10 Times The Games Industry Had No Idea WTF It Was Doing

Wow, you really nailed that one, IGN...

Video Game Consoles IGN
IGN/Sony

For as much as we love the gaming industry, there's no denying that it has a penchant for bad ideas. Even back in the golden days of the NES it was clear that publishers and developers could be out of touch with what people wanted, resulting in half-baked ideas like the Power Glove and the Virtual Boy - which tend to only be remembered as memes today.

Unfortunately, it seems that even in 2017 the industry doesn't have much more of a grasp on what it's doing. The divide between companies and players is not only evident in the disastrous release of the Wii U, the 180 U-turns of the Xbox One or the arrogant pricing of the PS3, but also in various ideas that at the very core of what we're playing today.
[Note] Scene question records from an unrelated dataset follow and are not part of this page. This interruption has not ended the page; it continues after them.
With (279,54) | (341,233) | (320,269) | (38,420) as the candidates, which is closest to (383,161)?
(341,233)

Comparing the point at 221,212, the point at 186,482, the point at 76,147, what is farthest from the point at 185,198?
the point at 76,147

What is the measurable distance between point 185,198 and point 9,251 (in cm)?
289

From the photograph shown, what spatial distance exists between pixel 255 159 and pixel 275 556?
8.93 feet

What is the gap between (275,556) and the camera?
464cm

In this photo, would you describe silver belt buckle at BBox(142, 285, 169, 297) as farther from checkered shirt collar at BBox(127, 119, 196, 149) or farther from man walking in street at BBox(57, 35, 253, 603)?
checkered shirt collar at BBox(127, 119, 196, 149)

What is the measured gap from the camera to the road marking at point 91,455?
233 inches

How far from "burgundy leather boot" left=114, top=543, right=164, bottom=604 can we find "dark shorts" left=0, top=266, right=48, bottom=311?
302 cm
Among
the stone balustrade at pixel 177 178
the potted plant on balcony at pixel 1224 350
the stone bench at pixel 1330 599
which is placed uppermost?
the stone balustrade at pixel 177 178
Thankfully, these WTF decisions the industry likes to implement are usually quietly canned when they don't take off, but that moment of relief only comes after hearing studios insist they're on the right track with 'revolutionary' ideas.

Oftentimes the industry just doesn't know when to quit, resulting in all manner of doomed ideas that should have never made it off the whiteboard...
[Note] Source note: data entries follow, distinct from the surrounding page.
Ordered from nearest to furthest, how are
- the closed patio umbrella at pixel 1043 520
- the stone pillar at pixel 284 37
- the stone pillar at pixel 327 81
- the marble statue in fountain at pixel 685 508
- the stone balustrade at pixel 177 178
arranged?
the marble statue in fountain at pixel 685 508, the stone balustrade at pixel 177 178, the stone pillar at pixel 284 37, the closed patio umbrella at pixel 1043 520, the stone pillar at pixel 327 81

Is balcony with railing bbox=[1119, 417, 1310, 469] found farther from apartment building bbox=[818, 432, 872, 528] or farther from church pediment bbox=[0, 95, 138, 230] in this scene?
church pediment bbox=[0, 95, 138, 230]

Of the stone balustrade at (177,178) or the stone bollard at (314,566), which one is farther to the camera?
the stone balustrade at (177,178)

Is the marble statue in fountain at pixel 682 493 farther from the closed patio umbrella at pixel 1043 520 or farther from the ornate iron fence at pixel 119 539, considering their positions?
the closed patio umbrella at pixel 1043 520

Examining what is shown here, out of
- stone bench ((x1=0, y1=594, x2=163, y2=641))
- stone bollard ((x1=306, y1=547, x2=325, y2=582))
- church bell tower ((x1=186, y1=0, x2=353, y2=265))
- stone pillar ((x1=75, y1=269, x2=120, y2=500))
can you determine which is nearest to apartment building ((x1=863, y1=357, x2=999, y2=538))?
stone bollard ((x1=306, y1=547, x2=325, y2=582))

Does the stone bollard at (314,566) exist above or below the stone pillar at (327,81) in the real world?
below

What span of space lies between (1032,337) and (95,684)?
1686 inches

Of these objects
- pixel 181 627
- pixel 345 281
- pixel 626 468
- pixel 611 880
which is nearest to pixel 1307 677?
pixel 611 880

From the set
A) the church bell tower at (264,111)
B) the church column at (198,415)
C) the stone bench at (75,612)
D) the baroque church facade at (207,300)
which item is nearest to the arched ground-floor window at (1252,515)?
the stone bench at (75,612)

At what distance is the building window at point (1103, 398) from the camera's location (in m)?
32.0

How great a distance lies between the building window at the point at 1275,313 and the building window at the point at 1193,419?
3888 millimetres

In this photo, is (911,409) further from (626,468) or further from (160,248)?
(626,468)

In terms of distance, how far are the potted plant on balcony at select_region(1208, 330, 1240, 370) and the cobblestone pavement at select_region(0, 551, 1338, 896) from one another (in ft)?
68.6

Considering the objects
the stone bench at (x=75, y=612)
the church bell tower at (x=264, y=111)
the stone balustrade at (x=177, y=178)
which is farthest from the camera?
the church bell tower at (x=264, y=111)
10. Chasing The Wii With The Kinect And Move

Video Game Consoles IGN
Spike TV

It's easy to forget how huge of a deal the Nintendo Wii was. Far eclipsing both the Xbox 360 and the PS3 in terms of sales and appeal, it didn't take long for Microsoft and Sony to attempt to get in on the peripheral-driven success of Nintendo's family-friendly console.
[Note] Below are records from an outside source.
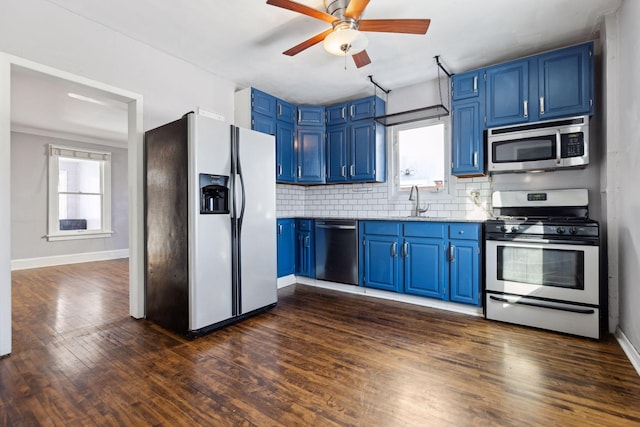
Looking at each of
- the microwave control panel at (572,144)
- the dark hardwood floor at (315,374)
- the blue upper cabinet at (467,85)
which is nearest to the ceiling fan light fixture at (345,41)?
the blue upper cabinet at (467,85)

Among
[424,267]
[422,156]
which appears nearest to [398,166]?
[422,156]

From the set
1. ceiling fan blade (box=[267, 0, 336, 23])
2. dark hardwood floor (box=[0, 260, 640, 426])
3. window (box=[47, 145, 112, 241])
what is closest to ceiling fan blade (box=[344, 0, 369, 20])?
ceiling fan blade (box=[267, 0, 336, 23])

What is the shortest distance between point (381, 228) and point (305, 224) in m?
1.13

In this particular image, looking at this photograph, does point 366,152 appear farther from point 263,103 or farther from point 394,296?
point 394,296

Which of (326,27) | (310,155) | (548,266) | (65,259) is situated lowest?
(65,259)

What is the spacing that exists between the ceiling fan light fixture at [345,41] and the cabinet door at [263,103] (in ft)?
5.58

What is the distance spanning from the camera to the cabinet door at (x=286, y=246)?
415 centimetres

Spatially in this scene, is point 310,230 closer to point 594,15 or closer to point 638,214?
point 638,214

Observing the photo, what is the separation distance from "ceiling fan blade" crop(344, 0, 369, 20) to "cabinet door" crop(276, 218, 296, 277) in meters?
2.56

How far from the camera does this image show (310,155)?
4.38m

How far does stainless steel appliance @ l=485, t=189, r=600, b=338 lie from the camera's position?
2.48 metres

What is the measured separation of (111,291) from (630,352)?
520 centimetres

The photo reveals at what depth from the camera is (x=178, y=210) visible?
2.62 m

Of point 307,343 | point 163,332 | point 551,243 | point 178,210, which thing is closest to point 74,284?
point 163,332
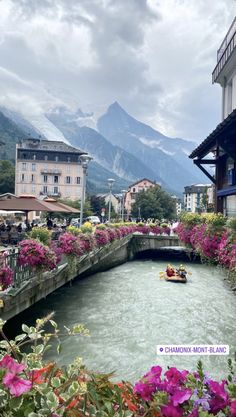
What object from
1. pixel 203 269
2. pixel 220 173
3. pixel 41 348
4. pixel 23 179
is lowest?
pixel 203 269

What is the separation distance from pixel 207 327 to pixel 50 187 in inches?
3117

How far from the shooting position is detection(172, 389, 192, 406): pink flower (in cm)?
181

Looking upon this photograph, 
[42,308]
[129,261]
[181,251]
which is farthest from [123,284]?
[181,251]

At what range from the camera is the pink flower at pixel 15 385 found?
1.63 metres

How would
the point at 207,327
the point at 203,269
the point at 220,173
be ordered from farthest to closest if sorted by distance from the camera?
the point at 203,269 < the point at 220,173 < the point at 207,327

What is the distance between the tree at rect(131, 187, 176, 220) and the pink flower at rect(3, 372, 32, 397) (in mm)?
87441

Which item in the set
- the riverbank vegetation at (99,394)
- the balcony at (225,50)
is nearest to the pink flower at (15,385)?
the riverbank vegetation at (99,394)

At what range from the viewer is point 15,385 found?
5.45 ft

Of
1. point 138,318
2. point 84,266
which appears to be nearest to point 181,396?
point 138,318

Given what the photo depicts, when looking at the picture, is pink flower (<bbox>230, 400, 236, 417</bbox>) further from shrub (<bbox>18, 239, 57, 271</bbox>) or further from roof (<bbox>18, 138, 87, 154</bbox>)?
roof (<bbox>18, 138, 87, 154</bbox>)

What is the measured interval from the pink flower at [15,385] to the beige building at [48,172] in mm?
88079

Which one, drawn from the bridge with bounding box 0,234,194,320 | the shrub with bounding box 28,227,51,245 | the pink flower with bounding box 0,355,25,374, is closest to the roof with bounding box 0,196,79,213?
the bridge with bounding box 0,234,194,320

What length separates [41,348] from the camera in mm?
2213

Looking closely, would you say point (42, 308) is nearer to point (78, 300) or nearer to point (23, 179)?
point (78, 300)
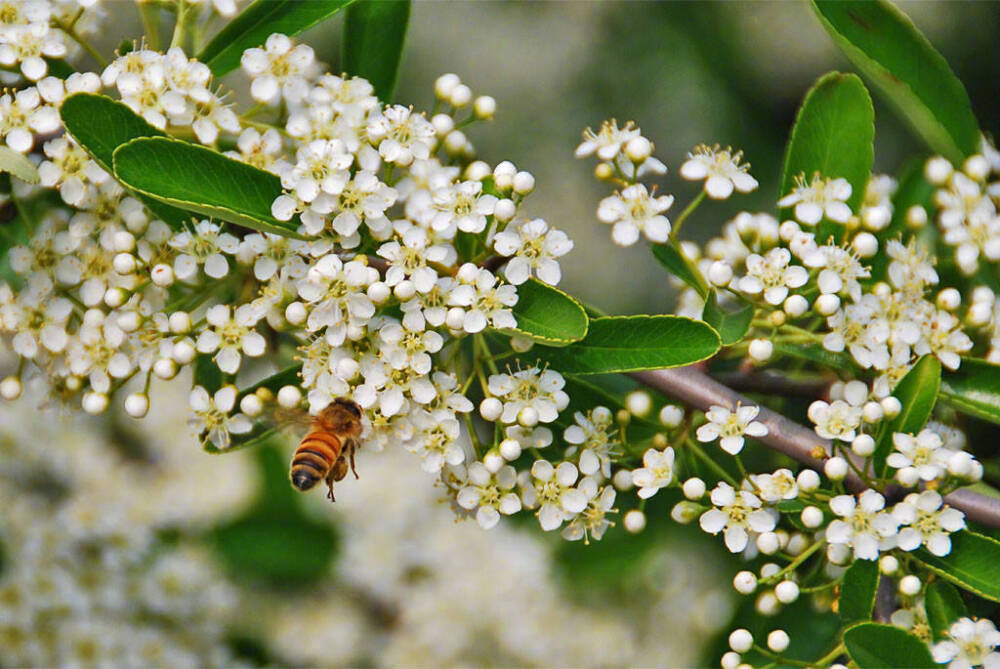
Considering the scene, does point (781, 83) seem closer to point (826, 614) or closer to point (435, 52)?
point (435, 52)

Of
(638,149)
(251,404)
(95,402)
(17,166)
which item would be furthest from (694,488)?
(17,166)

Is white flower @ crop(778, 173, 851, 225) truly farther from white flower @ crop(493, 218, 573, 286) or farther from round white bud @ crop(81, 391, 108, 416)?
round white bud @ crop(81, 391, 108, 416)

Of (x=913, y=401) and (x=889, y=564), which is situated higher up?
(x=913, y=401)

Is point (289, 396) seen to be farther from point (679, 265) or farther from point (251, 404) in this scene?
point (679, 265)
Unfortunately, both companies realised the appeal of motion controls way too late in the game, long after pretty much every family on the planet had already picked up a Wii to bust out at Christmas.

But not only was nobody who owned a Wii interested in Sony's Move motion controllers or Microsoft's full body-scanning Kinect, but this need to catch up to the Wii shifted the focus of Xbox and PlayStation away from the core players they appealed to.

Alienating the majority of your existing audience to attract one that was already happy with the machines they owned was a mistake, but it might not have been so disastrous if the peripherals were actually, you know, any good.

The Move revolution was dropped by Sony faster than the Vita, and while Microsoft gave the Kinect another go with the release of the Xbox One, they quietly killed support for it once again, just a year later.